■ TASK OBJECTIVE
Could you carry on the palettization config source code below, picking up after its last line?

Source code for coreai_opt.palettization.config.palettization_config

# Copyright 2026 Apple Inc.
#
# Use of this source code is governed by a BSD-3-Clause license that can
# be found in the LICENSE file or at https://opensource.org/licenses/BSD-3-Clause

from __future__ import annotations

from typing import TYPE_CHECKING, ClassVar, final

from pydantic import PositiveInt, model_validator

from coreai_opt.config import (
    CompressionConfig,
    ModuleCompressionConfig,
    OpCompressionConfig,
    WeightOnlyModuleValidationMixin,
    WeightOnlyOpValidationMixin,
)
from coreai_opt.palettization.spec import (
    PalettizationSpec,
    default_weight_palettization_spec,
)

if TYPE_CHECKING:
    from coreai_opt.palettization.config._presets import (
        _KMeansPalettizerConfigPresets,
        _ModuleKMeansPalettizerConfigPresets,
    )

_KMEANS_PALETTIZATION_CONFIG = "kmeans_palettization_config"
_PALETTIZATION_SPEC = "palettization_spec"



[docs]
class OpKMeansPalettizerConfig(WeightOnlyOpValidationMixin, OpCompressionConfig[PalettizationSpec]):
    """
    Configuration class for palettization at the operation level.

    Palettization is a weight-only compression technique that doesn't apply
    to activations (inputs/outputs). Only op_state_spec is used to configure
    which state tensors (e.g., weights, biases) should be palettized.

    Attributes:
        op_state_spec (dict[str, PalettizationSpec | None] | None): Palettization
            specifications for operation state tensors (parameters, buffers, constants).
            Keys are string names (e.g., "weight", "bias") or "*" to refer to all
            state inputs. Values are PalettizationSpec objects or None to disable
            palettization for that state tensor.
            Default: 4-bit palettization for "weight" and "in_proj_weight"
            state tensors via ``default_weight_palettization_spec()``.

    Example:
        >>> # Palettize weights with 2-bit LUT
        >>> op_config = OpKMeansPalettizerConfig(
        ...     op_state_spec={
        ...         "weight": PalettizationSpec(n_bits=2)
        ...     }
        ... )
        >>>
        >>> # Disable palettization for a specific operation
        >>> op_config = OpKMeansPalettizerConfig(
        ...     op_state_spec=None  # No state tensors will be palettized
        ... )
    """


[docs]
    @classmethod
    def get_default_state_spec(cls) -> dict[str, PalettizationSpec | None]:
        """Provide default state spec for palettization."""
        spec = default_weight_palettization_spec()

■ INFORMATION PROVIDED
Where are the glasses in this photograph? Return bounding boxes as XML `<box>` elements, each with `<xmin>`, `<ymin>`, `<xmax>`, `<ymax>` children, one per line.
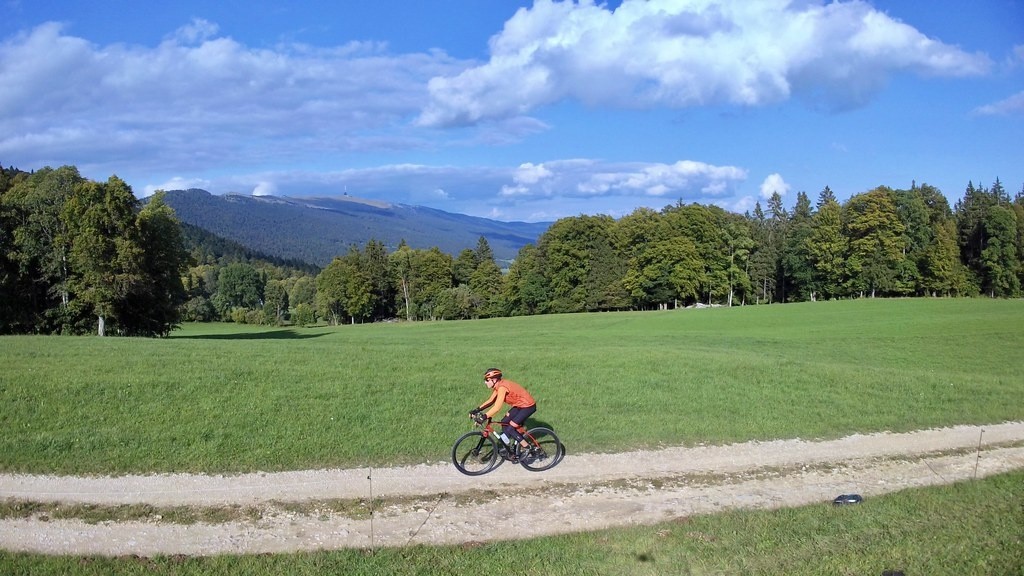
<box><xmin>485</xmin><ymin>377</ymin><xmax>493</xmax><ymax>382</ymax></box>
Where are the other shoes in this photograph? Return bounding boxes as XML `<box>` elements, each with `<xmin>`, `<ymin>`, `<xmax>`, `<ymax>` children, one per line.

■ REPLY
        return {"weight": spec, "in_proj_weight": spec}





[docs]
@final
class ModuleKMeansPalettizerConfig(
    WeightOnlyModuleValidationMixin,
    ModuleCompressionConfig[OpKMeansPalettizerConfig, PalettizationSpec],
):
    """Configuration for palettizing a specific module using K-means clustering.

    This class manages palettization settings for an entire module, including:

    - Operation-level configurations (default, by type, by name)
    - Module-level state (parameter) palettization

    The operation configurations follow a hierarchical precedence:

    1. op_name_config (most specific - applies to operations matching a name
       pattern)
    2. op_type_config (applies to operations of a specific type)
    3. op_state_spec (least specific - applies to all operations not
       otherwise configured)

    Module-level state settings treat the module as an opaque entity,
    setting palettization settings for specified tensors and ignoring op specific
    palettization capabilities. Module-level settings also don't check whether the
    operation receiving the palettized tensor is a registered operation or not.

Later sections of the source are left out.